I don't disagree with you about the politicization of the senior PS nor about the current, Conservative government's acceleration of the process, BUT, even after agreeing those points, I think most DMs, including DND's are timid and weak.

I just noted the sad passing last week of Gordon Robertson and wondered what he would have thought of the Casper Milqtoasts in the big offices in Ottawa these days. He (Robertson) was finally fired by Trudeau, so the legends/rumours say, for refusing the PM's direct orders to centralize power in the PCO and to cooperate with the PMO. (The late, and brilliant, albeit quirky, Michael Pitfield replaced Robertson in 1975 and did Trudeau's (really the Liberal Party's) bidding.) The Clerk, above all, still retains great power in Ottawa and he should use it more often to ensure that the machinery of government works in the national interest, not just in the interests of the government of the day.
 
E.R. Campbell said:
I don't disagree with you about the politicization of the senior PS nor about the current, Conservative government's acceleration of the process, BUT, even after agreeing those points, I think most DMs, including DND's are timid and weak.

I think many of the later ones were quite good at their jobs by balancing the prerogatives of their department and politics. Judd certainly was effective in his role and willing to speak truth to power when required. I think the most effective in recent memory was Louise Frechetté; but then again her skills were exceptional.

You also have to remember that the DM's role also changed because of the 1997 reforms that concretely defined the relationship between them and the military, which had earlier been a major problem (aka "defence team"). You had the ability for the DM's office to have an outsized role in determining government policy, and even influence military decision-making (in the case of Robert Fowler). The Post-1997 leaders saw the military hold their role, and at times exceed them (in the case of Rick Hillier).  This trend has also been affected by the Conservative government's efforts to centralize control. A lot of the policy functions have been subsumed into the PMO, or taken back by the military. In some way I think the DM must now fight just to keep its influence, not to mention advance a policy position.

E.R. Campbell said:
I just noted the sad passing last week of Gordon Robertson and wondered what he would have thought of the Casper Milqtoasts in the big offices in Ottawa these days. He (Robertson) was finally fired by Trudeau, so the legends/rumours say, for refusing the PM's direct orders to centralize power in the PCO and to cooperate with the PMO. (The late, and brilliant, albeit quirky, Michael Pitfield replaced Robertson in 1975 and did Trudeau's (really the Liberal Party's) bidding.) The Clerk, above all, still retains great power in Ottawa and he should use it more often to ensure that the machinery of government works in the national interest, not just in the interests of the government of the day.

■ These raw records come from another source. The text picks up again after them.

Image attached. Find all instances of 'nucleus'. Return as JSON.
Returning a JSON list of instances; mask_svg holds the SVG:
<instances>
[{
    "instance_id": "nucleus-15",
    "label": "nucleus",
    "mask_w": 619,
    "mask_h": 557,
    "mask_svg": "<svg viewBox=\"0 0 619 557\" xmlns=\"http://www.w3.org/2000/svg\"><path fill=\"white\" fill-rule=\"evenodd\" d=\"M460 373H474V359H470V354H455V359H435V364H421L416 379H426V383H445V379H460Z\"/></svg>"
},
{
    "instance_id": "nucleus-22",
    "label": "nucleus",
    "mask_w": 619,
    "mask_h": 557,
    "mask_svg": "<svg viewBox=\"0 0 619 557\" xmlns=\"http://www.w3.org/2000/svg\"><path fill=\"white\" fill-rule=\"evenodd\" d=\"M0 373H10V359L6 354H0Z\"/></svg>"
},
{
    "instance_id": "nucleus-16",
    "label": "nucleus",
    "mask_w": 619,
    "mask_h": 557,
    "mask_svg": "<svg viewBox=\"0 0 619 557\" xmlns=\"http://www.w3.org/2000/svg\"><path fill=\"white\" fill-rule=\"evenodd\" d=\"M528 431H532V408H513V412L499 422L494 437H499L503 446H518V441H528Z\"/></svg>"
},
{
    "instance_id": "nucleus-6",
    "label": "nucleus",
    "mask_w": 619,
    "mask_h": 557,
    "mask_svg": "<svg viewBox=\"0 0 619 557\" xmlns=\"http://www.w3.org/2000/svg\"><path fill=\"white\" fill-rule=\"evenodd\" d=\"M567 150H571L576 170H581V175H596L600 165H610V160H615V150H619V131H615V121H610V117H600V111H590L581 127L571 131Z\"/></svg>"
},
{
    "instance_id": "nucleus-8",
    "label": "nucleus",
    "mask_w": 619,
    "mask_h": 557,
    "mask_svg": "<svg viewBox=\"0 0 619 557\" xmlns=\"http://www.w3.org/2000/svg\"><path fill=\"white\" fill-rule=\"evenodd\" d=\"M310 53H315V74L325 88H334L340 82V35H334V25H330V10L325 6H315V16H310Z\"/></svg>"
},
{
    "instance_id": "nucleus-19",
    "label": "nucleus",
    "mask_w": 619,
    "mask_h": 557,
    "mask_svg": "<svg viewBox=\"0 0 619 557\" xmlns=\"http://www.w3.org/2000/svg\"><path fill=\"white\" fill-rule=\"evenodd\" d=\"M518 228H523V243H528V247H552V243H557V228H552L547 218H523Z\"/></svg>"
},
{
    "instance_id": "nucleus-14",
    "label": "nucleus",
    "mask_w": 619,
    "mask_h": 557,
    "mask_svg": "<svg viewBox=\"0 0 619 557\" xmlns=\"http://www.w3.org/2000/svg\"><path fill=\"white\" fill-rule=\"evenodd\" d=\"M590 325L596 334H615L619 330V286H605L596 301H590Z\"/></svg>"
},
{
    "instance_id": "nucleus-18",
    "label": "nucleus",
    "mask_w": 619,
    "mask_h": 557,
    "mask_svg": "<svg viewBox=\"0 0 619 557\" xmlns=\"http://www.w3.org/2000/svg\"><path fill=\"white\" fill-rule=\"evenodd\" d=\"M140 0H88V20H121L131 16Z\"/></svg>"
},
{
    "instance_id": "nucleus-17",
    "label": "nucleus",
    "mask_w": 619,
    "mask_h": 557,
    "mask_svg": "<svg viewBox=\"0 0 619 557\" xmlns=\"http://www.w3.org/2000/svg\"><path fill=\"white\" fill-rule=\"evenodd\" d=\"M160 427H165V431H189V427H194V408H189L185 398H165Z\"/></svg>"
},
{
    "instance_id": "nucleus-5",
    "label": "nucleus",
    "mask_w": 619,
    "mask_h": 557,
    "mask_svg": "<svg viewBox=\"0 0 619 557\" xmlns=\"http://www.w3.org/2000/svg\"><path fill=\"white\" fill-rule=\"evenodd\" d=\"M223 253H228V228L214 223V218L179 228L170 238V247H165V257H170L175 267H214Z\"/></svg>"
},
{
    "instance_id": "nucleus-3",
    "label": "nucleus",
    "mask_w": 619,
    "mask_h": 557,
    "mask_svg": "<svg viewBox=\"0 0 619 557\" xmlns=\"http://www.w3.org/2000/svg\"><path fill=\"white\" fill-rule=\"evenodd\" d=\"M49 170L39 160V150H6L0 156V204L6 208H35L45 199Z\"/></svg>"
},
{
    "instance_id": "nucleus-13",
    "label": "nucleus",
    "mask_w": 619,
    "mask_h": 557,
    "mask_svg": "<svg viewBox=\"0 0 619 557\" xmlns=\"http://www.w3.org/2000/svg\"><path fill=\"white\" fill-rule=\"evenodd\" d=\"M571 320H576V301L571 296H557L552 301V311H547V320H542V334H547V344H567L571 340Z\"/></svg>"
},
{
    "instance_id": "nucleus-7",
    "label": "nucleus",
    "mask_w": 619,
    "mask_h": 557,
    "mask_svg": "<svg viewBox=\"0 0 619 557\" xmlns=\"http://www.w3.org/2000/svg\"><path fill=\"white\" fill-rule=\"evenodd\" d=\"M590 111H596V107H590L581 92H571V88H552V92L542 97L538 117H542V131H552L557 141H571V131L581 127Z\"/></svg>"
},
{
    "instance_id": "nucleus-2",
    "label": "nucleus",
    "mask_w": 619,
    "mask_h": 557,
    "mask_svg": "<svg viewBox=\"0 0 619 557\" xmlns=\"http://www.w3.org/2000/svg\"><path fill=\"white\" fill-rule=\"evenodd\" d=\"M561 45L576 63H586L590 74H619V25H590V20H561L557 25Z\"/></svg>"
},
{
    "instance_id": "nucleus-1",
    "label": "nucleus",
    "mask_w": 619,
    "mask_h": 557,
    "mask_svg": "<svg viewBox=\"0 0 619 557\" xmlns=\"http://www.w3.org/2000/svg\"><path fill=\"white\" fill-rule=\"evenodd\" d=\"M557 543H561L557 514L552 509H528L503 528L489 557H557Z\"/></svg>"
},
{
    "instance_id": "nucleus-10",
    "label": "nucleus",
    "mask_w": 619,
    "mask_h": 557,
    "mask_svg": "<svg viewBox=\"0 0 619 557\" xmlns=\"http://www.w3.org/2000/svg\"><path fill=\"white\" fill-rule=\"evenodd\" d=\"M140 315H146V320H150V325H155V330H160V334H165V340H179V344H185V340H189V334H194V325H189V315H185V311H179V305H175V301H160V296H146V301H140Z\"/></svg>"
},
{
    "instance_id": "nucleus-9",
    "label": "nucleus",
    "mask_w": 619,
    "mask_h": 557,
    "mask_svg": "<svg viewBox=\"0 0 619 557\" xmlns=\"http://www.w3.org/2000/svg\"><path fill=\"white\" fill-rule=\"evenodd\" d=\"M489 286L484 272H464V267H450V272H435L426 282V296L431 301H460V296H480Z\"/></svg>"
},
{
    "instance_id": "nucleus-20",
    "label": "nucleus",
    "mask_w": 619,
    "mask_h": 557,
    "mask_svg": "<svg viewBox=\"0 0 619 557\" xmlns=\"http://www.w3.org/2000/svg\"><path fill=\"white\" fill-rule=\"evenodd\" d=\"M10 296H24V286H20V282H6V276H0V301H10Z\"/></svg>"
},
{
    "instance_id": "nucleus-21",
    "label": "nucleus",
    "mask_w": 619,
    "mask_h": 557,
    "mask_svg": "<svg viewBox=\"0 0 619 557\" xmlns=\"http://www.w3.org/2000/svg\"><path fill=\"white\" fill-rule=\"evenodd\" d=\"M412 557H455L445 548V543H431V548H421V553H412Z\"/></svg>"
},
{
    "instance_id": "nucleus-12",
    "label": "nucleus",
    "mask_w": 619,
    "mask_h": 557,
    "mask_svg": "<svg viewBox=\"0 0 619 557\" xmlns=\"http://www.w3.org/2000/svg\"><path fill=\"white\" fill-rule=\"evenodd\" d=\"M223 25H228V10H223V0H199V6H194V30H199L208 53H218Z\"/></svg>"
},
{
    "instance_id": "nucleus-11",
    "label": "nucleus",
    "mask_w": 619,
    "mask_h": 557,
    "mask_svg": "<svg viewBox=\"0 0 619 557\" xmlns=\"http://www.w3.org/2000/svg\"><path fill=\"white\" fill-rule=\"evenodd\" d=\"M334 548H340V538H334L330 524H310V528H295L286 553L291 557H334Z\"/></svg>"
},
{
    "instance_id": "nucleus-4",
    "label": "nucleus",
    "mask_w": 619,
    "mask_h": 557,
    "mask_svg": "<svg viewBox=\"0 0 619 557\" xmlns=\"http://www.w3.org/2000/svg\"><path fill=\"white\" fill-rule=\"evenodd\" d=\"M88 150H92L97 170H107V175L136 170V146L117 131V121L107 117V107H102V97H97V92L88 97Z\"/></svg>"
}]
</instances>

Really I think Robertson's period saw the start of the politicization trend. The restructuring of the PCO and Cabinet committees really began the long move towards curtaining the bureaucracy's ability to operate independently. In many ways there are a lot of parallels between Trudeau and Harper. I think they both entered office faced with a bureaucracy that had operated under a certain system and was unwilling to change to meet their demands. So they resorted to hard headed changes that ruffled feathers.